SET TASK =
Please reproduce the XeGPU pull request excerpt word for word, with every line and symbol unchanged.

TEXT EXCERPT =
Author: Adam Siemieniuk (adam-smnk)

Changes

Adds XeGPU tensor descriptor type verifier.

The checks focus on ensuring that provided subgroup map is valid with respect to the underlying data.
Related operation verifiers are updated to account for the new descriptor validation.


Full diff: https://github.com/llvm/llvm-project/pull/124548.diff

5 Files Affected:

  • (modified) mlir/include/mlir/Dialect/XeGPU/IR/XeGPUTypes.td (+1-1)
  • (modified) mlir/lib/Dialect/XeGPU/IR/XeGPUDialect.cpp (+53-3)
  • (modified) mlir/lib/Dialect/XeGPU/IR/XeGPUOps.cpp (+15-11)
  • (modified) mlir/test/Dialect/XeGPU/XeGPUOps.mlir (+22)
  • (modified) mlir/test/Dialect/XeGPU/invalid.mlir (+127-4)
diff --git a/mlir/include/mlir/Dialect/XeGPU/IR/XeGPUTypes.td b/mlir/include/mlir/Dialect/XeGPU/IR/XeGPUTypes.td
index d09c5c1870d506..494f11f041b71f 100644
--- a/mlir/include/mlir/Dialect/XeGPU/IR/XeGPUTypes.td
+++ b/mlir/include/mlir/Dialect/XeGPU/IR/XeGPUTypes.td
@@ -179,7 +179,7 @@ def XeGPU_TensorDesc: XeGPUTypeDef<"TensorDesc", "tensor_desc",
   }];
 
   let hasCustomAssemblyFormat = true;
-
+  let genVerifyDecl = 1;
 }
 
 
diff --git a/mlir/lib/Dialect/XeGPU/IR/XeGPUDialect.cpp b/mlir/lib/Dialect/XeGPU/IR/XeGPUDialect.cpp
index eb01b15de75c60..ef0ea38027c450 100644
--- a/mlir/lib/Dialect/XeGPU/IR/XeGPUDialect.cpp
+++ b/mlir/lib/Dialect/XeGPU/IR/XeGPUDialect.cpp
@@ -175,9 +175,10 @@ mlir::Type TensorDescType::parse(::mlir::AsmParser &parser) {
   if (parser.parseGreater())

INFORMATION PROVIDED =
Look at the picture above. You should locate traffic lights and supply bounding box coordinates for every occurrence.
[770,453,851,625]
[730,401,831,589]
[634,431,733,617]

EXERCISE OUTPUT =
Author: Adam Siemieniuk (adam-smnk)

Changes

Adds XeGPU tensor descriptor type verifier.

The checks focus on ensuring that provided subgroup map is valid with respect to the underlying data.
Related operation verifiers are updated to account for the new descriptor validation.


Full diff: https://github.com/llvm/llvm-project/pull/124548.diff

5 Files Affected:

  • (modified) mlir/include/mlir/Dialect/XeGPU/IR/XeGPUTypes.td (+1-1)
  • (modified) mlir/lib/Dialect/XeGPU/IR/XeGPUDialect.cpp (+53-3)
  • (modified) mlir/lib/Dialect/XeGPU/IR/XeGPUOps.cpp (+15-11)
  • (modified) mlir/test/Dialect/XeGPU/XeGPUOps.mlir (+22)
  • (modified) mlir/test/Dialect/XeGPU/invalid.mlir (+127-4)
diff --git a/mlir/include/mlir/Dialect/XeGPU/IR/XeGPUTypes.td b/mlir/include/mlir/Dialect/XeGPU/IR/XeGPUTypes.td
index d09c5c1870d506..494f11f041b71f 100644
--- a/mlir/include/mlir/Dialect/XeGPU/IR/XeGPUTypes.td
+++ b/mlir/include/mlir/Dialect/XeGPU/IR/XeGPUTypes.td
@@ -179,7 +179,7 @@ def XeGPU_TensorDesc: XeGPUTypeDef<"TensorDesc", "tensor_desc",
   }];
 
   let hasCustomAssemblyFormat = true;
-
+  let genVerifyDecl = 1;
 }
 
 
diff --git a/mlir/lib/Dialect/XeGPU/IR/XeGPUDialect.cpp b/mlir/lib/Dialect/XeGPU/IR/XeGPUDialect.cpp
index eb01b15de75c60..ef0ea38027c450 100644
--- a/mlir/lib/Dialect/XeGPU/IR/XeGPUDialect.cpp
+++ b/mlir/lib/Dialect/XeGPU/IR/XeGPUDialect.cpp
@@ -175,9 +175,10 @@ mlir::Type TensorDescType::parse(::mlir::AsmParser &parser) {
   if (parser.parseGreater())